- _Testo_:
■ ■ ■ ■ ■

Studio SIGNAL: pepinemad non migliora i sintomi della Malattia di Huntington

Studio SIGNAL: pepinemab non migliora i sintomi della Malattia di Huntington

25/09/2020

 

SIGNAL è una sperimentazione che ha preso avvio nel 2015 in 20 centri degli Stati Uniti, cui hanno partecipato 301 pazienti con malattia di Huntington in una fase molto iniziale o non ancora sintomatici. 

La molecola sperimentale somministrata è un anticorpo monoclonale, pepinemab (anche noto come VX15), designato come farmaco orfano e prodotto dall'azienda VACCINEX. Lo scopo dello studio era quello di testare la tollerabilità e l’efficacia di questa molecola sul rallentamento degli effetti della malattia sul disturbo del movimento, sulle facoltà cognitive e sul comportamento.

Ai partecipanti è stata somministrata ogni mese una flebo endovenosa: metà hanno ricevuto pepinemab e metà un placebo. Molte visite hanno previsto anche la somministrazione di test e la esecuzione di risonanza magnetica, oltre a procedure per valutare la capacità di apprendimento e la memoria, esami fisici e prelievi di sangue. Poiché lo studio è stato condotto ‘in doppio cieco’, né lo sperimentatore né i partecipanti erano a conoscenza di chi riceveva la molecola sperimentale e chi il placebo.

■ ■ ■ ■ ■

- _Applica quanto letto_:
1. Ricopia dal testo sullo studio SIGNAL la parte che inizia con le parole "SIGNAL è una" e termina con "non ancora sintomatici.".
2. Nel testo sullo studio SIGNAL, quanti pazienti hanno partecipato alla sperimentazione?
L'elenco che segue è materiale a sé, distinto dal testo sullo studio SIGNAL.

■ ■ ■ ■ ■

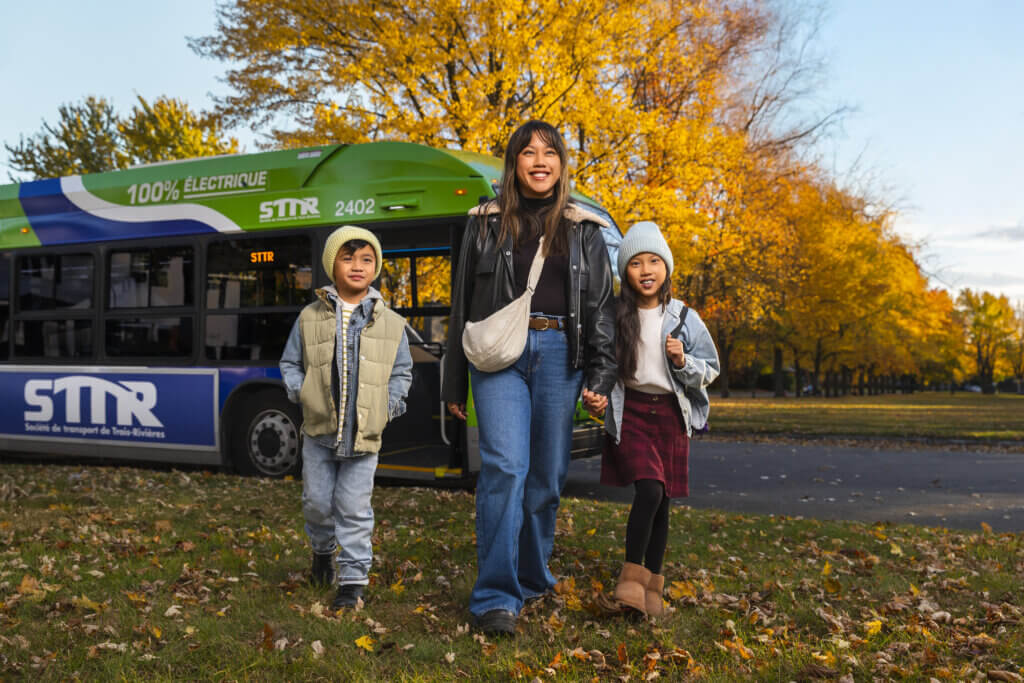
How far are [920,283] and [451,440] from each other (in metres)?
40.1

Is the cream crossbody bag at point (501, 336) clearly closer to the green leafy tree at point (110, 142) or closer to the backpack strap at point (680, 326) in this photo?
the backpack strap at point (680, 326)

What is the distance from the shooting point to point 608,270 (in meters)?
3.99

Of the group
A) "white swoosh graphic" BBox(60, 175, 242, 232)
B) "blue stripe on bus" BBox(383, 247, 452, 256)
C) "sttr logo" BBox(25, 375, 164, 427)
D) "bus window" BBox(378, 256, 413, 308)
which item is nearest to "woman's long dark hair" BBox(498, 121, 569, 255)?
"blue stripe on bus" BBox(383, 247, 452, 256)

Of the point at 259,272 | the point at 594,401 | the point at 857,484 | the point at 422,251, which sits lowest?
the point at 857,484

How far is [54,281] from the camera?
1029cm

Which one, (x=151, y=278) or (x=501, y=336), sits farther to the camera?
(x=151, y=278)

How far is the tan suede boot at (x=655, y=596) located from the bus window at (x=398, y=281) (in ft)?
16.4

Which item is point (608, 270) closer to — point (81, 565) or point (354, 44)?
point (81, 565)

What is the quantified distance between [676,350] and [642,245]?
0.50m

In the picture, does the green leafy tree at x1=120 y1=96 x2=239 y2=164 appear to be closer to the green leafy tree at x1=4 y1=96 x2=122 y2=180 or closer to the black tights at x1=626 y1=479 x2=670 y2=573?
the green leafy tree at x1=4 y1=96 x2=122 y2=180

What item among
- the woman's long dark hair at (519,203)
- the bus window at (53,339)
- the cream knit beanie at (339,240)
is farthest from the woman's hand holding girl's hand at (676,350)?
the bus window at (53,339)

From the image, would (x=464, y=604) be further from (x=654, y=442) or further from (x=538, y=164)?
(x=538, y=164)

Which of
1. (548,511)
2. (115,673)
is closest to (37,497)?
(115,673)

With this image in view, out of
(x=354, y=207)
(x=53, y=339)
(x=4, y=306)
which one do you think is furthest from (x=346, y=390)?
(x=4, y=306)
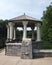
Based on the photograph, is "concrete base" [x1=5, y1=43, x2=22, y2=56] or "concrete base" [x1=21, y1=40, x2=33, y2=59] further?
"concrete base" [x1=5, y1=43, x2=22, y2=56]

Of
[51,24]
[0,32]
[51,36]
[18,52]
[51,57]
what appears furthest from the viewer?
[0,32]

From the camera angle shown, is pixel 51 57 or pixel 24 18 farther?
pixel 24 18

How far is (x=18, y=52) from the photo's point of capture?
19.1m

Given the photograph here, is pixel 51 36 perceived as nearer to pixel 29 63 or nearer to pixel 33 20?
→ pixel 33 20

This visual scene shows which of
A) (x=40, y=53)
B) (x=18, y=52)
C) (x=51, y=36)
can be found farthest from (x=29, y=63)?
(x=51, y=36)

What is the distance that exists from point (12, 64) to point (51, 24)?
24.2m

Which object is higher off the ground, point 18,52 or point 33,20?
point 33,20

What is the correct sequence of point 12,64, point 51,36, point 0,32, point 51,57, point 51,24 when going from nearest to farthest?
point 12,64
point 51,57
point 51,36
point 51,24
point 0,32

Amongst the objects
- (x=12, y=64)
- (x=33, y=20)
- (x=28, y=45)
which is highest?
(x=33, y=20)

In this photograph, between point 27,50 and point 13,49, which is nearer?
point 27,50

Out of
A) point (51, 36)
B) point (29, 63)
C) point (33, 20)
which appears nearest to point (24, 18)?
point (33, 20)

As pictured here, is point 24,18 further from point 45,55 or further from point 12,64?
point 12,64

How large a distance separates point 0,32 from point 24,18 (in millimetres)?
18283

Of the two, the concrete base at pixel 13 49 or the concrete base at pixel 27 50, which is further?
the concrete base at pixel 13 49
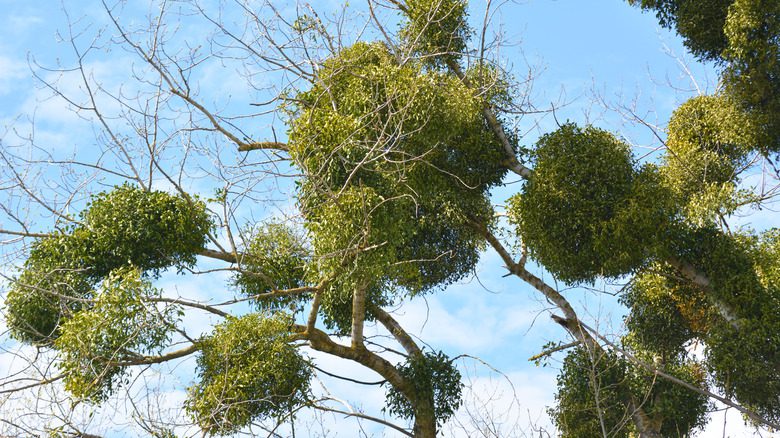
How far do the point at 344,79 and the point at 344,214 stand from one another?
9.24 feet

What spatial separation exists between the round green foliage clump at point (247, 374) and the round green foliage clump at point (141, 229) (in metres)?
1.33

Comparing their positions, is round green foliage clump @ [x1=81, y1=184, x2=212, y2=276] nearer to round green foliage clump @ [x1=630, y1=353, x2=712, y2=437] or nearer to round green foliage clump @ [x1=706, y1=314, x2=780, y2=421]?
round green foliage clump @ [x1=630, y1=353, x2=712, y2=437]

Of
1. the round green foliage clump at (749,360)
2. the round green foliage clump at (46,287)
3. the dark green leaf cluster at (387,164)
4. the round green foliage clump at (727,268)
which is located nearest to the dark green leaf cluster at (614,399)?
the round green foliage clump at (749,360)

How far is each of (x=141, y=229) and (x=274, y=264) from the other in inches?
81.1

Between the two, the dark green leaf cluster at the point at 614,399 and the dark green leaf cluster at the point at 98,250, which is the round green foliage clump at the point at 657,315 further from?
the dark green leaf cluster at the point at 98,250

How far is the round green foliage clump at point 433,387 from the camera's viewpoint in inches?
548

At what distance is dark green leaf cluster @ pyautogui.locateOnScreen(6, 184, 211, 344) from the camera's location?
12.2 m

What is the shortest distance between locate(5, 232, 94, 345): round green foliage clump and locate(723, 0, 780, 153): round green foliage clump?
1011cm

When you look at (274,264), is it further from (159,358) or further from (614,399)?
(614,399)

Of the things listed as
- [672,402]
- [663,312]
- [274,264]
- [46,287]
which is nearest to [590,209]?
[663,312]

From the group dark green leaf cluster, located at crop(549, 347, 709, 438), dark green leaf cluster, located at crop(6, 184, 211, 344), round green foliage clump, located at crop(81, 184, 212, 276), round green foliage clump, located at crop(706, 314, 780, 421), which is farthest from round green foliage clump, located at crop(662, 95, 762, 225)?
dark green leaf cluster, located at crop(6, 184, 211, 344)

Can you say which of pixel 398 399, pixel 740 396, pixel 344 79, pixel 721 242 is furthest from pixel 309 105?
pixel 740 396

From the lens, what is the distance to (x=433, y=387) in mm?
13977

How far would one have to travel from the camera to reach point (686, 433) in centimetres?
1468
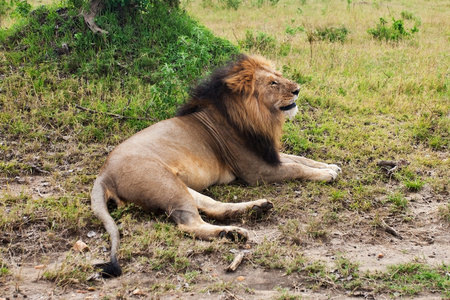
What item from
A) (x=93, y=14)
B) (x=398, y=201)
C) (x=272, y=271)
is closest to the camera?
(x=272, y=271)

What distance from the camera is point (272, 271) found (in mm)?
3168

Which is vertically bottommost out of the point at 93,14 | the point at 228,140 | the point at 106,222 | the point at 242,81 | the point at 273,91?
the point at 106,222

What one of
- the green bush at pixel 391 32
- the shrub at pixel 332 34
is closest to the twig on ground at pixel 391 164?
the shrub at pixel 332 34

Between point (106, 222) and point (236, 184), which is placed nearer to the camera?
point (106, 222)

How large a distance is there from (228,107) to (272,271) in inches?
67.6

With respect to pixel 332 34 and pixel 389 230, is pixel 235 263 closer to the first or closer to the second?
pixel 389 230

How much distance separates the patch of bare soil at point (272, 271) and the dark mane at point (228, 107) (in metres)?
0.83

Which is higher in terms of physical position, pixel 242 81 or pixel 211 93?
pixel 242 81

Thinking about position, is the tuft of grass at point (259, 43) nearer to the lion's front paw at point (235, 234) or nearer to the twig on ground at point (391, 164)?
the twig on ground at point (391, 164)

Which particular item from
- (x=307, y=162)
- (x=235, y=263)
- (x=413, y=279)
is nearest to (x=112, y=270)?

■ ■ ■ ■ ■

- _Risposte in ordine_:
1.
SIGNAL è una sperimentazione che ha preso avvio nel 2015 in 20 centri degli Stati Uniti, cui hanno partecipato 301 pazienti con malattia di Huntington in una fase molto iniziale o non ancora sintomatici.

2. 301 pazienti.